Jason was there as well, I noticed with distaste. This whole thing had been because I’d been double-checking his translation for him. I should have just given him the literal version. I wouldn’t have found out about the maja spring, but I wouldn’t have had a near-death experience either. It’d been stupid of me to think that such a valuable resource inside the academy would have gone unnoticed. It really would be a lucky one who managed to accumulate from that. The entire terrace would probably be a battleground as soon as more students found out about it.

When I got inside the common room was lit with one of Terese’s pine torches. Adrian was holding court with Tom, Terese, and Alexa. Jason was reading a book on the other side of the room. Where had he got a book?

I went back to my cell just long enough to write the translation below the poem on Jason’s scroll. I found him in the common room afterwards and tossed it into his lap.
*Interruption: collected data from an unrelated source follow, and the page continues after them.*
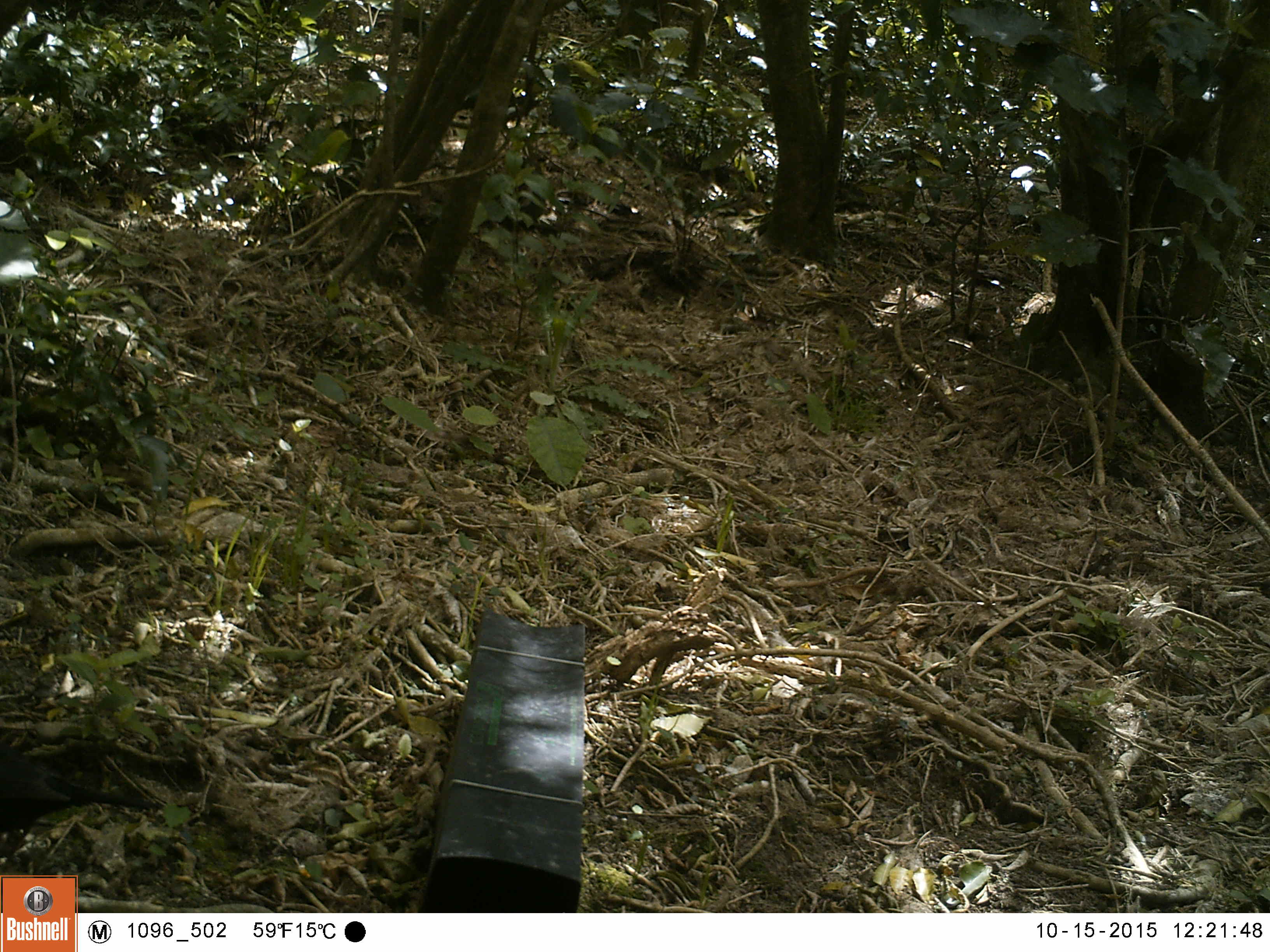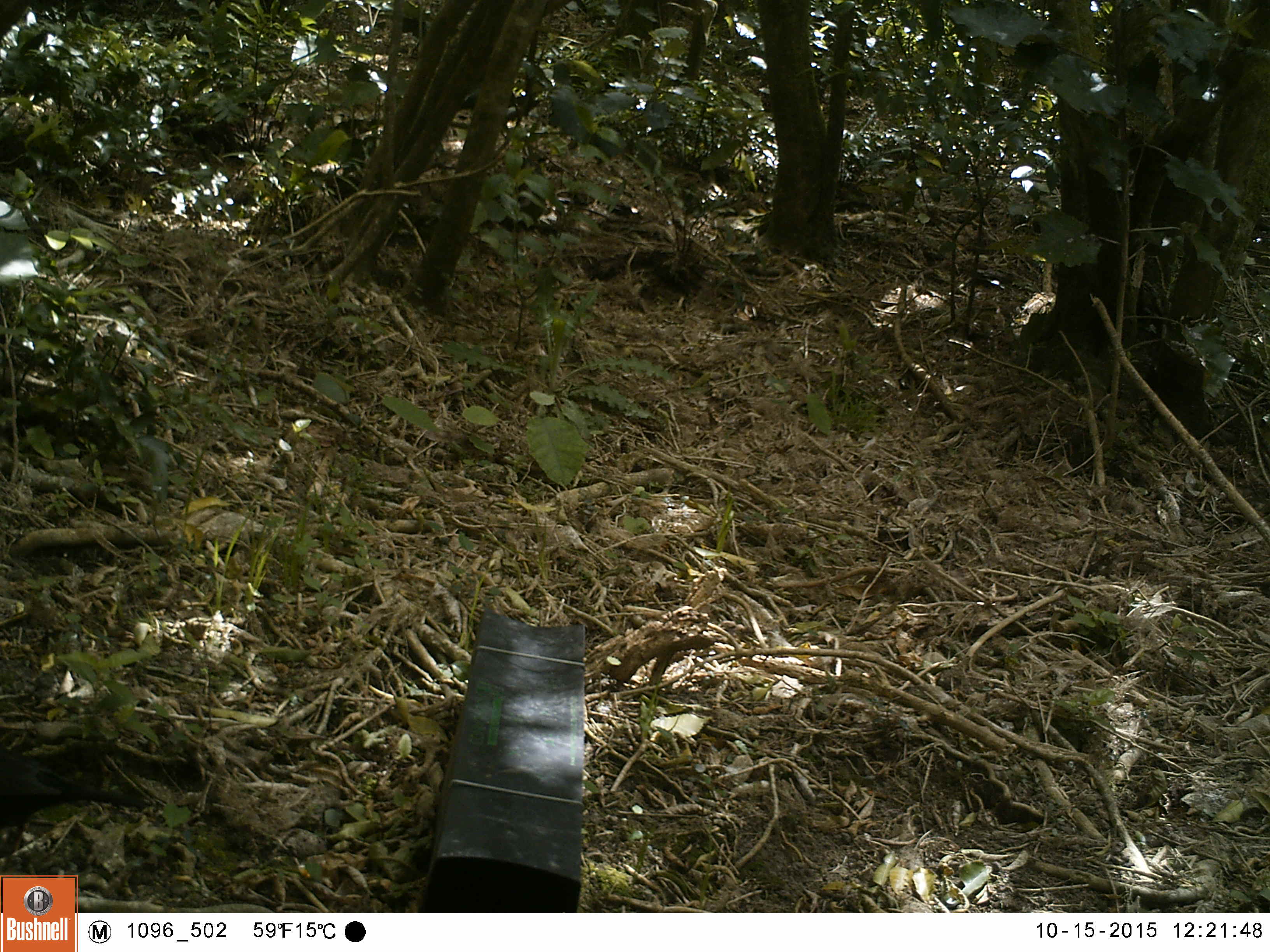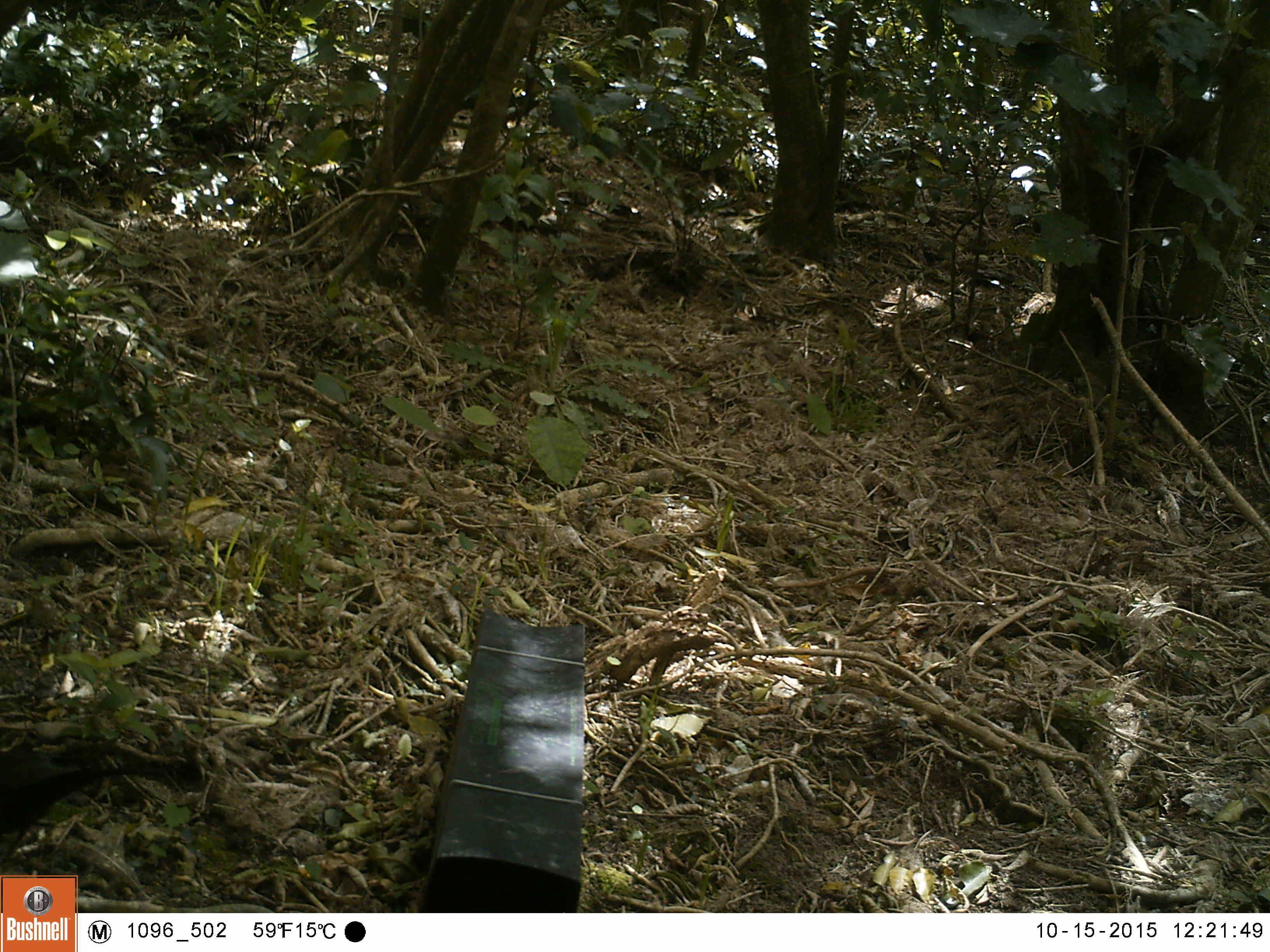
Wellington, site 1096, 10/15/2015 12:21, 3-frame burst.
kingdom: Animalia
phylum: Chordata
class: Aves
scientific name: Aves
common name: bird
Bird (Aves).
“Your translation,” I said.

He picked it up, glanced at it, then set it back down. “Thank you.”

“It turned out to be a set of directions,” I said.

He looked up at me, his eyebrows raised. “Oh, did it? To what?”

“A maja spring on the upper terrace.”

“Oh. How interesting. I didn’t even know that maja could form springs.”

He hadn’t moved or even closed his book.

“Apparently they can,” I said. “I can’t recommend visiting it though, it’s been camped out by other students.”

Jason frowned, letting his gaze fall. “Oh. Well, I didn’t even know about it before this moment, so it doesn’t feel like a great loss.”

I took a deep breath. His lack of curiosity grated, and seemed forced, but I’d never really understood him.

I turned and headed to where Adrian was sitting. He was telling a story to the others about a wandering minstrel the abbot had once caught dallying in a monk’s room. It was almost certainly made up. I sat down against a wall at the edge of the group, listening from a distance.

As I looked around at them, I realized I’d made a mistake. Mira had kept the Thought aspect from her followers so she could manipulate them, and she’d made them easy to manipulate as a result, not to mention the risk of that fact being revealed at an inopportune moment.

I’d told the others about the Thought aspect in the Sixth Day group, but I hadn’t subjected any of them to it. I had the power to train them to resist that kind of manipulation. Once I regained some maja, I needed to use it.